Andrew forcefully states an idea that parallels my own thoughts on Wikipedia's future: to come anywhere close to "the sum of all human knowledge", the project needs a "Wii moment", a reformulation of what it means to contribute to Wikipedia (along the lines of what the Wii did for gaming) that opens things up to huge numbers of people who never would have participated so before. The podcast discusses some of the basic things that will make editing more accessible: what-you-see-is-what-you-get editing, and a gentler culture that is more appealing to people with little patience for revert wars and wikilawyering.
I have a more expansive vision of what Wikipedia and its sister projects ought to become. In this and some follow-up posts, I'll lay out some of my ideas for major changes.
One of the most promising avenues for expanding the scope of the Wiki(p/m)edia community is news. Right now, Wikipedia has a troubled relationship to the news. One recent example: Obama's race speech, "A More Perfect Union", was undergoing a deletion discussion from the evening of March 18 (the day the speech was made and the article was written) until yesterday. In the meantime, the article got 4000 hits the first day, and after the initial news burst has been holding steady around 1000 hits per day. For news topics, people want the kind of synthetic, continually updated neutral view that Wikipedia (at its best) provides. But neither mainstream media nor the new media of partisan blogs and social news sites provide this, Wikipedia avoids this except for "notable" stories, and Wikinews operates no differently from traditional news, calling a story "done" once it's published.

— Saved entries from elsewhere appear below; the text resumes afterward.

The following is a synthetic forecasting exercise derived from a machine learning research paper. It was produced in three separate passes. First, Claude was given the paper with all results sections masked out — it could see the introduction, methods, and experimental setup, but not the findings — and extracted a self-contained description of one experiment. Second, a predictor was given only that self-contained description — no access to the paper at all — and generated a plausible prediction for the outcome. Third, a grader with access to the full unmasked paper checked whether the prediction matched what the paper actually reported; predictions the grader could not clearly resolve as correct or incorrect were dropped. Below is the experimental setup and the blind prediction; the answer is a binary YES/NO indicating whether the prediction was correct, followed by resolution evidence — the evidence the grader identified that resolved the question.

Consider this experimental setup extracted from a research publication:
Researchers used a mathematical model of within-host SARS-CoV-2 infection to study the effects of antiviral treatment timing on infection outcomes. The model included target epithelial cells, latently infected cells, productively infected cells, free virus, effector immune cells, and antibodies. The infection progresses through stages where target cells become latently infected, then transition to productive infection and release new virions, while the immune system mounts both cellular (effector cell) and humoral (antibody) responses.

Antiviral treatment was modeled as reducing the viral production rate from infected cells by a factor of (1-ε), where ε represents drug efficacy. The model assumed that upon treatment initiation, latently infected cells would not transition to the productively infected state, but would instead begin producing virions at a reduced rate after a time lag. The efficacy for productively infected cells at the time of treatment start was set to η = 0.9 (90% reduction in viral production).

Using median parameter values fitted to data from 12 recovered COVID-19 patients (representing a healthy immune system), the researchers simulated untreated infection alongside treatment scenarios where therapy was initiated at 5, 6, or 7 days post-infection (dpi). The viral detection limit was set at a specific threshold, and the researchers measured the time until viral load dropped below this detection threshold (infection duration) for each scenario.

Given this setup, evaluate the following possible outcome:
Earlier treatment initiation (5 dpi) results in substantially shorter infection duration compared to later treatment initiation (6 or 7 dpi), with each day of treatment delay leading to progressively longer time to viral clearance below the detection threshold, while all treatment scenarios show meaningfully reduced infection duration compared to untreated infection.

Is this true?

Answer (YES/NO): NO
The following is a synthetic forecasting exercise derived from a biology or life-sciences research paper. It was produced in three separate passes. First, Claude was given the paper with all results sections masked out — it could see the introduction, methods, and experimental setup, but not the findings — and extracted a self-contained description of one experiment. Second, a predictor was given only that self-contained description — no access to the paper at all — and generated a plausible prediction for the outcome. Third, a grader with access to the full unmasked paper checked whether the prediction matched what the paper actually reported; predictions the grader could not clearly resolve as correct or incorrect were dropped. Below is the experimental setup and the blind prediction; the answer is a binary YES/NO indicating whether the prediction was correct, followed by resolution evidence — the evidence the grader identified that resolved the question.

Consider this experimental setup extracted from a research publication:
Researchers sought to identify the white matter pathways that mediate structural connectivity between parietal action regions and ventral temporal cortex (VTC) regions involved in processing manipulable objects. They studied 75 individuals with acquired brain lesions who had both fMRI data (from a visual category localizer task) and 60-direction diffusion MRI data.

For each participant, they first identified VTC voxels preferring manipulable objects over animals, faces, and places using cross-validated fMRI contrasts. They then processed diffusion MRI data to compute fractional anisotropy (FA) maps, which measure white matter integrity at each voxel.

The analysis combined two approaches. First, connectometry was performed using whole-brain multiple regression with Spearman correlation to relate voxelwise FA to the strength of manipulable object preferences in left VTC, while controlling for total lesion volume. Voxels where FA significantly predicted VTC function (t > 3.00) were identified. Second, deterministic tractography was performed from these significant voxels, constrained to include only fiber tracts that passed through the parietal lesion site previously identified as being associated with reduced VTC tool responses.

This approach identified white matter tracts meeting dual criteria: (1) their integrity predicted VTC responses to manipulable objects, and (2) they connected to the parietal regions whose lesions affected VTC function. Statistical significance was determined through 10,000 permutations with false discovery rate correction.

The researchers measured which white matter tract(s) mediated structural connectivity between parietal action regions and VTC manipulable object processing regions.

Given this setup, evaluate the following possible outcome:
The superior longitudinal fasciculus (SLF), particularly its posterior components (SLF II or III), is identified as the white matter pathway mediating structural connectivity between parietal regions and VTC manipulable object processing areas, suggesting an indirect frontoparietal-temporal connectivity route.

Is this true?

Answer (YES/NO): NO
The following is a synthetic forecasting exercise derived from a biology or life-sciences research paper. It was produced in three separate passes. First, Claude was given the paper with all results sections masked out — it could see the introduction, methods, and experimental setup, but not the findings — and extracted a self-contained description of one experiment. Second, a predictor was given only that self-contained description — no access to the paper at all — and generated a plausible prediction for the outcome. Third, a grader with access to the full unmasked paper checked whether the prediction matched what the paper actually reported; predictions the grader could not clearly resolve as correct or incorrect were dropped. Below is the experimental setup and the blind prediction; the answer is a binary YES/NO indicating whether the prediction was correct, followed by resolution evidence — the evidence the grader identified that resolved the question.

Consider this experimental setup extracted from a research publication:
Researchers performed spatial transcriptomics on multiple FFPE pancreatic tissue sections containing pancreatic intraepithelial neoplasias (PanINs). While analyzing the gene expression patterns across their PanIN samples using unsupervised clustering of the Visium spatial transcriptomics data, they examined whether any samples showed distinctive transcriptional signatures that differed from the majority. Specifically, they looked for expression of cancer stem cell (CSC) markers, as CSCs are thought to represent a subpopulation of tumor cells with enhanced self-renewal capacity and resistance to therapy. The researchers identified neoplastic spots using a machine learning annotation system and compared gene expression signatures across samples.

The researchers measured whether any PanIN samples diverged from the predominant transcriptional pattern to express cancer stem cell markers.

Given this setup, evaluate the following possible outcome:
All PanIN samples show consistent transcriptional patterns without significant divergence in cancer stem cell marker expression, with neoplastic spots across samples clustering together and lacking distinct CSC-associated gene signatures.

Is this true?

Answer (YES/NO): NO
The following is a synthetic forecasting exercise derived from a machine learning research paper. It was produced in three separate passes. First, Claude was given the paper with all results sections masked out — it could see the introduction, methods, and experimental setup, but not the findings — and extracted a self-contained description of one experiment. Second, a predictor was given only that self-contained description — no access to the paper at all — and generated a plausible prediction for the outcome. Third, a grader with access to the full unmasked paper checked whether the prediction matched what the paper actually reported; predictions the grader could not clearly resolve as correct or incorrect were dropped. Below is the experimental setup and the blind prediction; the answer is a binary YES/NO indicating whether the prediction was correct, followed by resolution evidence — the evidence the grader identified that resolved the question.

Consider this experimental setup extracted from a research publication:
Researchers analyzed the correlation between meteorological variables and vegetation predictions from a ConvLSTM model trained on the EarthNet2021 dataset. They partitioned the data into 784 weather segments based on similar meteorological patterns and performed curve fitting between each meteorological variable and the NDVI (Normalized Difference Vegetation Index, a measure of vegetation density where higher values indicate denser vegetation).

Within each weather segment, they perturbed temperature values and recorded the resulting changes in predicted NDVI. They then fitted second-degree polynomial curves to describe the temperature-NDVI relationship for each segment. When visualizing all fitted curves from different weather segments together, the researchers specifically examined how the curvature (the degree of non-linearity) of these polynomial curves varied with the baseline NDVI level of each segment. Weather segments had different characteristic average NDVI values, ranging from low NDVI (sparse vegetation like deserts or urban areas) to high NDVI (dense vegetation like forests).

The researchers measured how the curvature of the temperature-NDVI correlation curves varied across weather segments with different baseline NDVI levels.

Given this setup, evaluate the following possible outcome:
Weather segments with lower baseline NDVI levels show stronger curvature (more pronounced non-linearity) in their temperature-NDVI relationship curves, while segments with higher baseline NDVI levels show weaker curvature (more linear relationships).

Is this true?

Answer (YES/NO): YES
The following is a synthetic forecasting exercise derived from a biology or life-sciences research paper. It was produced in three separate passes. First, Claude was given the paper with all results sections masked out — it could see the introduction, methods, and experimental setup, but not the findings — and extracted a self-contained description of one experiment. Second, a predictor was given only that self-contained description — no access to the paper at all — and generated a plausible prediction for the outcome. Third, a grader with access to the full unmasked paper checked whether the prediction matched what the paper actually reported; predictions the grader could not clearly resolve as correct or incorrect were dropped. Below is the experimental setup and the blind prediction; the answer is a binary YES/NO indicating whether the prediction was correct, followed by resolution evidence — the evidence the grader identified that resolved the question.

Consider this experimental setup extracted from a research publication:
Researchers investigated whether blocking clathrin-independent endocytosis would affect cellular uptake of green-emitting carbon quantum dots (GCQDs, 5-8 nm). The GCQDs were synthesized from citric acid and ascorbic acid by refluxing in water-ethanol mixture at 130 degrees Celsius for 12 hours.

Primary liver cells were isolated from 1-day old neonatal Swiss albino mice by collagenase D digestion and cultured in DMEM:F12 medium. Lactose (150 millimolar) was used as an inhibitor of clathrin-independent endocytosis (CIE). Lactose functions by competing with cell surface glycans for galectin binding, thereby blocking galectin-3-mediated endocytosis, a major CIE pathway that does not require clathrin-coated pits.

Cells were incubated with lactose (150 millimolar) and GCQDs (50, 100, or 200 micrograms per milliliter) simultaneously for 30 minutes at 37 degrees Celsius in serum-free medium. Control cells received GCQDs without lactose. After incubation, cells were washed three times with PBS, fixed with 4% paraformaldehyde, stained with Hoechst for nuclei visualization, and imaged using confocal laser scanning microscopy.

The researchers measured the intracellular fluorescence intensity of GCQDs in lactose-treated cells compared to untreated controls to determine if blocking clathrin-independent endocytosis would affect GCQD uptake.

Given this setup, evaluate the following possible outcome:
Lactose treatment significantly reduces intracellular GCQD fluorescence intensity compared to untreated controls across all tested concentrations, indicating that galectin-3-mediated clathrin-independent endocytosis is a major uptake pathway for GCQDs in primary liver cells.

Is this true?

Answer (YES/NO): NO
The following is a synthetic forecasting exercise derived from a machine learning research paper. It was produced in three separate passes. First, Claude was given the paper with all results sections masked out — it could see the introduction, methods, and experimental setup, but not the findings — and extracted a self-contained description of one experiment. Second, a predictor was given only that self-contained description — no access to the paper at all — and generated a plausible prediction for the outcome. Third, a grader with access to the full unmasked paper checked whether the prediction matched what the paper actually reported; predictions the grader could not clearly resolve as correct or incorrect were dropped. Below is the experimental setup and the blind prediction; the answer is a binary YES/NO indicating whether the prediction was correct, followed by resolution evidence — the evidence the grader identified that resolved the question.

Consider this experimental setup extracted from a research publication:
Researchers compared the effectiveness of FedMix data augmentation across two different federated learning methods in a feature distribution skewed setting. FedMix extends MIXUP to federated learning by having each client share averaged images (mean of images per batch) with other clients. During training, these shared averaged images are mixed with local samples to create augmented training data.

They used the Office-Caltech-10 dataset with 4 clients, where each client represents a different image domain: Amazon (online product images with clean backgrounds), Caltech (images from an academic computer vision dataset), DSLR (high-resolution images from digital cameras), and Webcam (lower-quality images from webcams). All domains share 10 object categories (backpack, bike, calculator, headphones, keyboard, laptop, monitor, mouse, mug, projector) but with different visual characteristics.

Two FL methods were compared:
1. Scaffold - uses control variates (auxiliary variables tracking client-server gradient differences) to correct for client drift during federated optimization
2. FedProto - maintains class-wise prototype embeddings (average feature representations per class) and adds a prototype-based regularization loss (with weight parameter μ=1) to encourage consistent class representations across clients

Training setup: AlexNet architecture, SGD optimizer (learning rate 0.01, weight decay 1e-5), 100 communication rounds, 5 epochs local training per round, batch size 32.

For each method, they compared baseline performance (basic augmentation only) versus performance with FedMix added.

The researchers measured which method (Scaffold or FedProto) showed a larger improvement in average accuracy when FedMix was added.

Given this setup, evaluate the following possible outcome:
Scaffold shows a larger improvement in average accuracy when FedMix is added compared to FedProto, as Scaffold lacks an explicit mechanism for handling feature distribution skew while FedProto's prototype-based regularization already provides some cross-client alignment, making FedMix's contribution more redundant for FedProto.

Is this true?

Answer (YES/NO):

In my view, most of Wikinews ought to be merged with Wikipedia, leaving only Original Reporting for Wikinews. For big topics that have both ongoing news and a long, broad history, Wikipedia ought to have separate subpages for more detailed explanation of specific news events (a la Wikinews articles, but continually open to update). This will encourage the participation of the thousands of news junkies who, at present, are not particularly welcome on Wikipedia (and don't want to waste their time writing Wikinews articles no one will read, if they even know about Wikinews).
Wikimedia could do even more with news. News is the subject of continual, massive interest, and the there is a large--and mostly unmet--demand for internet discussion of news. Most internet news sources do not have even rudimentary forums for discussion, and even for the ones that do, much more discussion happens offsite than on. For example, the top link on social news site reddit right now is this article on Time's politics blog, which does not allow comments. The reddit discussion is 140 comments long and counting. Even traditional news sites that do allow comments rarely have anywhere near that level of participation, even for articles that are heavily discussed at Digg, Reddit, slashdot, and the blogosphere.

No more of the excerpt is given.